In che misura il successo parte dalla mente?

L’aspetto mentale è molto importante ma non bisogna sopravvalutarlo, tutti gli aspetti concorrono al risultato.

«La continuità e la dedizione a un obiettivo sono fondamentali per il successo nel lungo termine.»

Ci sono caratteristiche che accomunano i vincenti?

Certo. Il fattore decisivo è la tenacia, la determinazione. Dall’esterno può sembrare che il successo piova dal cielo, ma non è quasi mai così. Il successo non è un caso, richiede anni di duro lavoro. Inoltre, nella nostra società multiopzione ci si dimentica spesso quanto sia importante concentrarsi su una sola cosa e impegnarsi a fondo in quella.

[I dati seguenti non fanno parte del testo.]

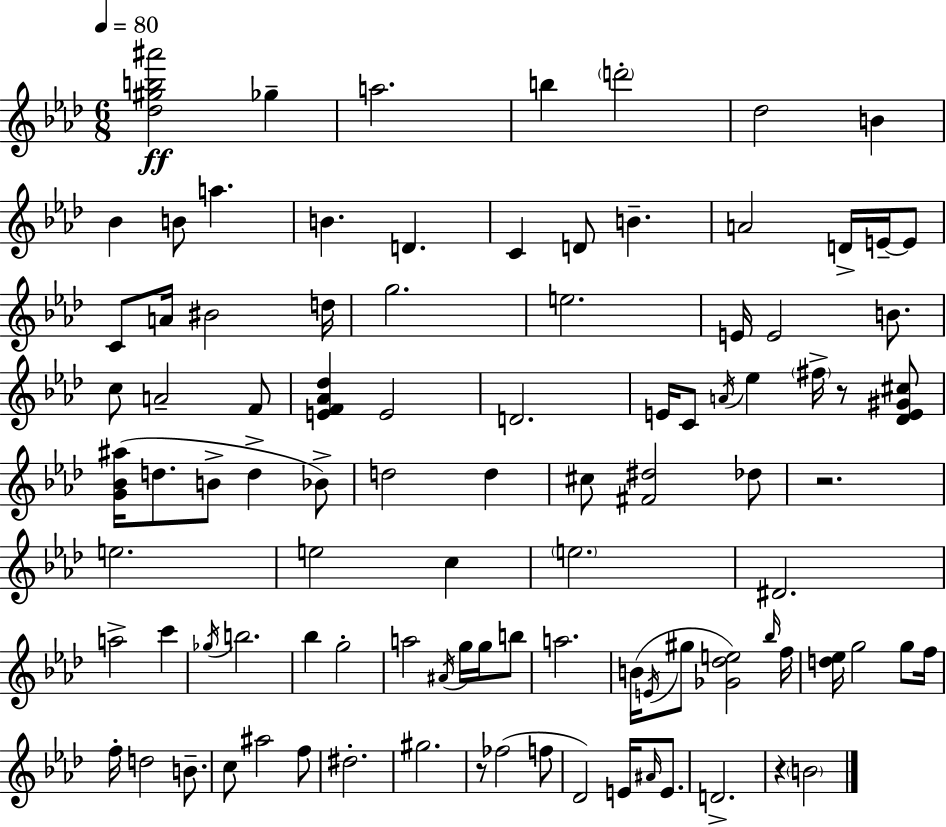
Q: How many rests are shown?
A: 4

Non è bene che ci senta tenuti a fare qualcosa di nuovo ogni due o tre anni: la continuità e la dedizione a un obiettivo sono fondamentali per il successo nel lungo termine.

Questo orientamento chiaro all’obiettivo è una sua caratteristica. Qual è il suo prossimo traguardo?

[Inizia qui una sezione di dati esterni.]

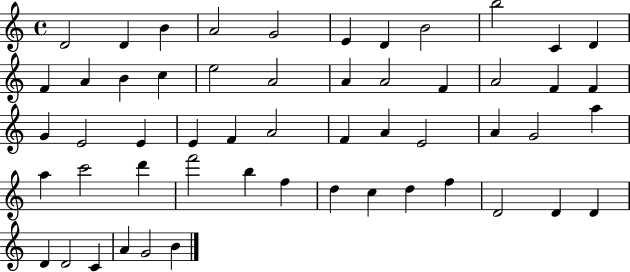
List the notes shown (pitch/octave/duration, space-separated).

D4/h D4/q B4/q A4/h G4/h E4/q D4/q B4/h B5/h C4/q D4/q F4/q A4/q B4/q C5/q E5/h A4/h A4/q A4/h F4/q A4/h F4/q F4/q G4/q E4/h E4/q E4/q F4/q A4/h F4/q A4/q E4/h A4/q G4/h A5/q A5/q C6/h D6/q F6/h B5/q F5/q D5/q C5/q D5/q F5/q D4/h D4/q D4/q D4/q D4/h C4/q A4/q G4/h B4/q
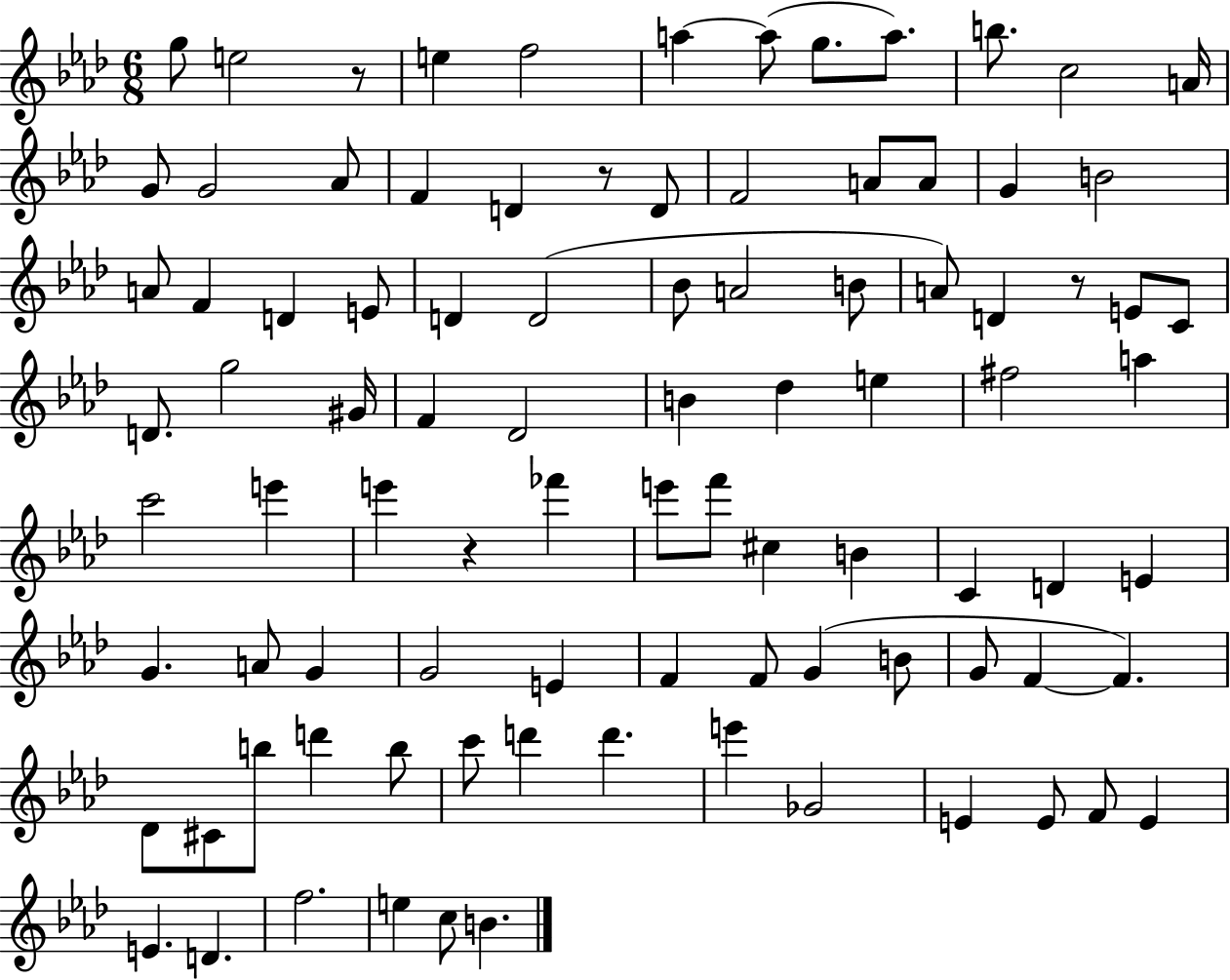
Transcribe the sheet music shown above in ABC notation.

X:1
T:Untitled
M:6/8
L:1/4
K:Ab
g/2 e2 z/2 e f2 a a/2 g/2 a/2 b/2 c2 A/4 G/2 G2 _A/2 F D z/2 D/2 F2 A/2 A/2 G B2 A/2 F D E/2 D D2 _B/2 A2 B/2 A/2 D z/2 E/2 C/2 D/2 g2 ^G/4 F _D2 B _d e ^f2 a c'2 e' e' z _f' e'/2 f'/2 ^c B C D E G A/2 G G2 E F F/2 G B/2 G/2 F F _D/2 ^C/2 b/2 d' b/2 c'/2 d' d' e' _G2 E E/2 F/2 E E D f2 e c/2 B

Ho 39 anni e, come tutti gli atleti di alto livello, devo iniziare a interrogarmi sul mio futuro. Per me è importante trovare un lavoro che mi soddisfi e mi entusiasmi tanto quanto lo sport. È curioso: nell’atletica ero tra i numeri uno al mondo, ma difficilmente arriverò a questi livelli in altri ambiti. Lo sport permette di vivere l’emozione forte delle gare, il clima dei campionati e gli incontri con altre persone. Ritrovare tutto questo altrove è difficile.

Cosa le dà speranza?

La consapevolezza di essere privilegiata genera gratitudine. So che non tutto può essere dato per scontato. Provare gratitudine per ogni cosa arricchisce la vita. Ad esempio, recentemente ho partecipato a un progetto presso un rifugio per animali in Thailandia. È un’esperienza che mi ha dato molto e che non dimenticherò mai. Altro esempio: l’anno scorso ho comprato una mountain bike elettrica. Per qualcuno sarà normale, ma per me è un piccolo miracolo poter andare per monti e per valli. Voglio custodire questo sguardo pienamente consapevole su ogni aspetto della vita. Richiede anche umiltà: mai aspettarsi che tutti ti stendano davanti il tappeto rosso!

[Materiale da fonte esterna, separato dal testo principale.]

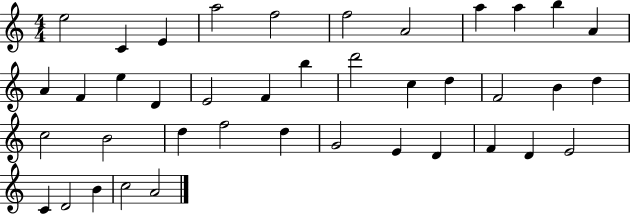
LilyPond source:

{
  \clef treble
  \numericTimeSignature
  \time 4/4
  \key c \major
  e''2 c'4 e'4 | a''2 f''2 | f''2 a'2 | a''4 a''4 b''4 a'4 | \break a'4 f'4 e''4 d'4 | e'2 f'4 b''4 | d'''2 c''4 d''4 | f'2 b'4 d''4 | \break c''2 b'2 | d''4 f''2 d''4 | g'2 e'4 d'4 | f'4 d'4 e'2 | \break c'4 d'2 b'4 | c''2 a'2 | \bar "|."
}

A differenza di altri campioni dello sport, lei è poco attiva sui social media. Perché?

Primo: i social portano via un sacco di tempo. Secondo: obbligano a esporsi, con la propria persona, davanti a un grande pubblico che rimane anonimo. Terzo: non sono alla ricerca di sponsor, ho partner con cui collaboro da molto tempo. Il self marketing non fa per me. Non amo nemmeno tenere discorsi davanti a un grande pubblico, mi vengono i brividi solo all’idea. In passato mi sentivo in obbligo nei confronti degli sponsor, poi mi sono resa conto che questo comportava per me un dispendio di risorse troppo grande. Se faccio qualcosa, devo poterlo fare anima e corpo, altrimenti dico «no grazie». Non mi piace neanche che i media raccontino la mia vita privata, non voglio che diventi materiale per storie strappalacrime. Accetto volentieri, invece, di intervenire in dibattiti su argomenti seri o per un buon partner. E quando qualcosa mi sta a cuore, come la protezione degli animali, do tutta me stessa.

Un’atleta d’eccezione

Manuela Schär (39 anni) ha alle spalle quasi 25 anni di carriera nello sport in sedia a rotelle. Ha stabilito diversi record mondiali e ha vinto innumerevoli maratone e medaglie paralimpiche. Oltre allo sport, ha un’altra passione: il suo cane Lui.